• **DOCUMENT SEGMENT**
DALLAS, March 25 /PRNewswire-FirstCall/ -- Belo Corp.
(NYSE: BLC), one of the nation's largest pure-play, publicly-traded
television companies, presented today at the Barclays Capital High
Yield and Syndicated Loan Conference. During the
presentation, Dunia A. Shive, Belo's
president and Chief Executive Officer, said, "First quarter spot
revenue is currently pacing up in the mid-teens, and is slightly
better than the pacing level we communicated a few weeks ago."
The presentation will be accessible via live Webcast at
www.belo.com. Following the conclusion of the presentation,
the full presentation and a replay of the Webcast will be archived
on Belo’s Web site.
About Belo Corp.
Belo Corp. (BLC), one of the nation's largest pure-play,
publicly-traded television companies, owns and operates 20
television stations (nine in the top 25 markets) and their
associated Web sites. Belo stations, which include
affiliations with ABC, CBS, NBC, FOX, CW and MyNetwork TV, reach
more than 14 percent of U.S. television households in 15
highly-attractive markets. Belo stations rank first or second
in nearly all of their local markets. Additional information
is available at www.belo.com or by contacting Paul Fry, vice president/Investor Relations
& Treasury Operations, at 214-977-6835.
Statements in this communication concerning Belo's business
outlook or future economic performance, anticipated profitability,
revenues, expenses, capital expenditures, investments, future
financings, impairments, and other financial and non-financial
items that are not historical facts, are "forward-looking
statements" as the term is defined under applicable federal
securities laws. Forward-looking statements are subject to risks,
uncertainties and other factors that could cause actual results to
differ materially from those statements.

• **GIVEN INFORMATION**
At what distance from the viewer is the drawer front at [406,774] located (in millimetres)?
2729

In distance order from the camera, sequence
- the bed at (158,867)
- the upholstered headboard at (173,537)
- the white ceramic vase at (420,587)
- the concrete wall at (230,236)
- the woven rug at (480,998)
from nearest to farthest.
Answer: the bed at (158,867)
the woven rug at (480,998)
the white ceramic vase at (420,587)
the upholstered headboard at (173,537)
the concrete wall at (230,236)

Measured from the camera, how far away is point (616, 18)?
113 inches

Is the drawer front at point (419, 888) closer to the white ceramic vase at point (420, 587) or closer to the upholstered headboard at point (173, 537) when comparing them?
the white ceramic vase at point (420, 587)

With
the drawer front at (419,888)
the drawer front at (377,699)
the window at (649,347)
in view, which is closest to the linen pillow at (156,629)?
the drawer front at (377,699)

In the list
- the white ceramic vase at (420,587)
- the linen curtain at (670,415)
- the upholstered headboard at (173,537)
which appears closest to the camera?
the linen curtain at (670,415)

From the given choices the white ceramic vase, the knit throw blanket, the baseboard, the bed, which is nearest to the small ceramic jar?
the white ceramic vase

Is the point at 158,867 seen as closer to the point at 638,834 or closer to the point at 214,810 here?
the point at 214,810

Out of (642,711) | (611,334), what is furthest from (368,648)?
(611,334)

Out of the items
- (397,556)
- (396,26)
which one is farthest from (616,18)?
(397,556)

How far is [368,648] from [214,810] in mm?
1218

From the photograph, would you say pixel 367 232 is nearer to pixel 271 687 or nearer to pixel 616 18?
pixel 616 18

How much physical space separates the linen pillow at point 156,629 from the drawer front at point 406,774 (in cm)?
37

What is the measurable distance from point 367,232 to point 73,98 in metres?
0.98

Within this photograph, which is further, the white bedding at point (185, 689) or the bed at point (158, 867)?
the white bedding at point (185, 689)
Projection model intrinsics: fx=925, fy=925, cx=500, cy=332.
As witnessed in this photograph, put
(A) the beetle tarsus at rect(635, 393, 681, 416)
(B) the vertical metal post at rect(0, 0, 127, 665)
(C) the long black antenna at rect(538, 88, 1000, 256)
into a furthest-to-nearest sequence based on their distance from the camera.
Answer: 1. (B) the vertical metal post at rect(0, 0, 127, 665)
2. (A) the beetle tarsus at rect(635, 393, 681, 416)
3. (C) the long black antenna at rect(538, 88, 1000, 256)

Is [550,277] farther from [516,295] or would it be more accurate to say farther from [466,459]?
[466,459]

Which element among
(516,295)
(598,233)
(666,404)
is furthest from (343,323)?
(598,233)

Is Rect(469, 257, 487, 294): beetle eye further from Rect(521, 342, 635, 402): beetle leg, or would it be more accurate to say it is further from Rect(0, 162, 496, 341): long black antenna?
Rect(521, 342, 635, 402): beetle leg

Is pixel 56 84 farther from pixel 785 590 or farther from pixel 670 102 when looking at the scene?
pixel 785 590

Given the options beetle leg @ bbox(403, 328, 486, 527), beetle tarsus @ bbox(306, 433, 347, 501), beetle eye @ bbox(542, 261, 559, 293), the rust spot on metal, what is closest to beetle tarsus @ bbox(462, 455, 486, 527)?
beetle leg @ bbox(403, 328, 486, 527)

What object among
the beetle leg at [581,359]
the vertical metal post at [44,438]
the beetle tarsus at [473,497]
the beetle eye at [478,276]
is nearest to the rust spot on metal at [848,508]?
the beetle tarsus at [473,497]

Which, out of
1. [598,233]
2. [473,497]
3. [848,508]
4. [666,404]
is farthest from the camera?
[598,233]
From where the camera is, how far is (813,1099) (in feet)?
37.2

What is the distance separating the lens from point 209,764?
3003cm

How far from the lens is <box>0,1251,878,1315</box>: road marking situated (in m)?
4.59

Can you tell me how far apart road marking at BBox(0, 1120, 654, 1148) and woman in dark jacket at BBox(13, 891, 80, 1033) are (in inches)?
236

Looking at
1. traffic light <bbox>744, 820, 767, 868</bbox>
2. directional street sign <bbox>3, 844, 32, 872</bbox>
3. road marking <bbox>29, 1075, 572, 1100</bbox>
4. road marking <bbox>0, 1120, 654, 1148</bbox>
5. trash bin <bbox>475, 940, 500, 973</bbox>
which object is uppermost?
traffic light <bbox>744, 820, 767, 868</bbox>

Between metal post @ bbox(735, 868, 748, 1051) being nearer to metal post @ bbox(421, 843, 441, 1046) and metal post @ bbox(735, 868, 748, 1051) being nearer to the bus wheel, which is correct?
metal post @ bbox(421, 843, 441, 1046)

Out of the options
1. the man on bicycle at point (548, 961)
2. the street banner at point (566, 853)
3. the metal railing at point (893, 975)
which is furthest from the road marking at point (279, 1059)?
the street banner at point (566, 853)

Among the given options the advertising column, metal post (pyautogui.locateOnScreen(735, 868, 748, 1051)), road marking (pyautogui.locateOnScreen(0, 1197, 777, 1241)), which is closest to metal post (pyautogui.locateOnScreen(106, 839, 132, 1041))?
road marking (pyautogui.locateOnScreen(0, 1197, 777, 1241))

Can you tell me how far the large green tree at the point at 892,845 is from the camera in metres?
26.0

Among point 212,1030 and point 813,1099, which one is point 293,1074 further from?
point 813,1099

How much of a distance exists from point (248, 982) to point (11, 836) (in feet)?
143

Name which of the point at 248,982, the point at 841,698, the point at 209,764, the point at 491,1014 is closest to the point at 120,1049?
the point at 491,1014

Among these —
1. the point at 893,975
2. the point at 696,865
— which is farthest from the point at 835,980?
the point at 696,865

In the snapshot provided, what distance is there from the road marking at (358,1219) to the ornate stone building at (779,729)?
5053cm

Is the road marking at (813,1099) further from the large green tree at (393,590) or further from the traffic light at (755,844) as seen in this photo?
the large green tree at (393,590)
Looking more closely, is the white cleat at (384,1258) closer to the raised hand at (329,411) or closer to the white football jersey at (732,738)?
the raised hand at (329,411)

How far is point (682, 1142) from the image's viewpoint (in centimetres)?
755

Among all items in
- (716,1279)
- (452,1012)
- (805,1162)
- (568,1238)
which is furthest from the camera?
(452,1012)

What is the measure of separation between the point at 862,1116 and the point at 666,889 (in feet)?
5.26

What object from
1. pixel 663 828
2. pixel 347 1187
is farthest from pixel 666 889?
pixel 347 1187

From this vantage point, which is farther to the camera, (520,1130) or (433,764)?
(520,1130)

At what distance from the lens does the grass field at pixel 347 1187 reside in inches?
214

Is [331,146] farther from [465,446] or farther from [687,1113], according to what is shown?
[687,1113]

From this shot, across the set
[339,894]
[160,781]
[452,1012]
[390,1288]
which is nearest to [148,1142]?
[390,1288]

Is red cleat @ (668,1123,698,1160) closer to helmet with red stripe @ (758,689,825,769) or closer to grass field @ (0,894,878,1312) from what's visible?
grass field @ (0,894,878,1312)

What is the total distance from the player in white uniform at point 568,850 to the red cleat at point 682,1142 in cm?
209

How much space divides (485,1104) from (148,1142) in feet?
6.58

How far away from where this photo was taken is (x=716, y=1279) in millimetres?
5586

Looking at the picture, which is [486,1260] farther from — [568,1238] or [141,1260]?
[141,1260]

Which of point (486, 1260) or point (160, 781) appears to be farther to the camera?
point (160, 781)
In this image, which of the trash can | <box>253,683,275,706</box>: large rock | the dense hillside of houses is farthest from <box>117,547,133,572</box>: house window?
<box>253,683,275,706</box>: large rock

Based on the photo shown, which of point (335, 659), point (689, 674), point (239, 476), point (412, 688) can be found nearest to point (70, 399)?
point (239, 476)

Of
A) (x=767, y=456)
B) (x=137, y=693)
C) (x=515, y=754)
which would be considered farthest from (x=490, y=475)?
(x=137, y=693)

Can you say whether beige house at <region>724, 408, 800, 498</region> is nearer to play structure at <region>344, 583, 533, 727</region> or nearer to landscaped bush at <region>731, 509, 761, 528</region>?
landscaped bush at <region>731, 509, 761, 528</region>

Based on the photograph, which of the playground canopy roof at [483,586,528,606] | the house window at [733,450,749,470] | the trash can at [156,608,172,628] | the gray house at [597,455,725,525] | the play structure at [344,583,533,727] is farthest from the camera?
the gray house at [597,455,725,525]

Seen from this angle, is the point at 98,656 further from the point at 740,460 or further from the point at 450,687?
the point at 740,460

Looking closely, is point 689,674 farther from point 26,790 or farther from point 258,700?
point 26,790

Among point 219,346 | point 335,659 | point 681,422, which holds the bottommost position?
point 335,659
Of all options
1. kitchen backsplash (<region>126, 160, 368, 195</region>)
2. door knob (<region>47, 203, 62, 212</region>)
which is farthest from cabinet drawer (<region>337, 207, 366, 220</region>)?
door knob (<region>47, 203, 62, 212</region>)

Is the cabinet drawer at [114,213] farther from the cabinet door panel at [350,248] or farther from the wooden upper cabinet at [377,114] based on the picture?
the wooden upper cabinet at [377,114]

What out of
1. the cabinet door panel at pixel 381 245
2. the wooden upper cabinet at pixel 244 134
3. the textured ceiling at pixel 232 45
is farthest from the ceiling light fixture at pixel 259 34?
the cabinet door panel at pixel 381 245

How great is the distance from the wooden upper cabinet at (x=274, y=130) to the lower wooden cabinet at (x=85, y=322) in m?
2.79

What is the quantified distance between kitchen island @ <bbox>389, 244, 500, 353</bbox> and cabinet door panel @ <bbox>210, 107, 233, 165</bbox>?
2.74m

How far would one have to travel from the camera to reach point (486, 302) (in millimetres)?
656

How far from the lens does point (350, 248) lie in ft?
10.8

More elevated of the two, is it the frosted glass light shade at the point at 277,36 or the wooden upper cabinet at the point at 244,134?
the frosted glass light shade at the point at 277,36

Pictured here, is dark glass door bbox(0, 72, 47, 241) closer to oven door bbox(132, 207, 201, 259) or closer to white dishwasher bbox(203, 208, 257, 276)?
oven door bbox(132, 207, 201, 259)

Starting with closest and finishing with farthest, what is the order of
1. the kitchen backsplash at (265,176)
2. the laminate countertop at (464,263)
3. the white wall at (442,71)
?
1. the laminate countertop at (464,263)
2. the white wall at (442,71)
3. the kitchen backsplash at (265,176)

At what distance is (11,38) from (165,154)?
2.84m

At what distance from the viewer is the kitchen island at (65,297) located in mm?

• **STATED GOAL**
Transcribe the Belo press release, starting with "The presentation will" and going on through "Belo’s Web site.".

• **EXERCISE OUTPUT**
The presentation will be accessible via live Webcast at
www.belo.com. Following the conclusion of the presentation,
the full presentation and a replay of the Webcast will be archived
on Belo’s Web site.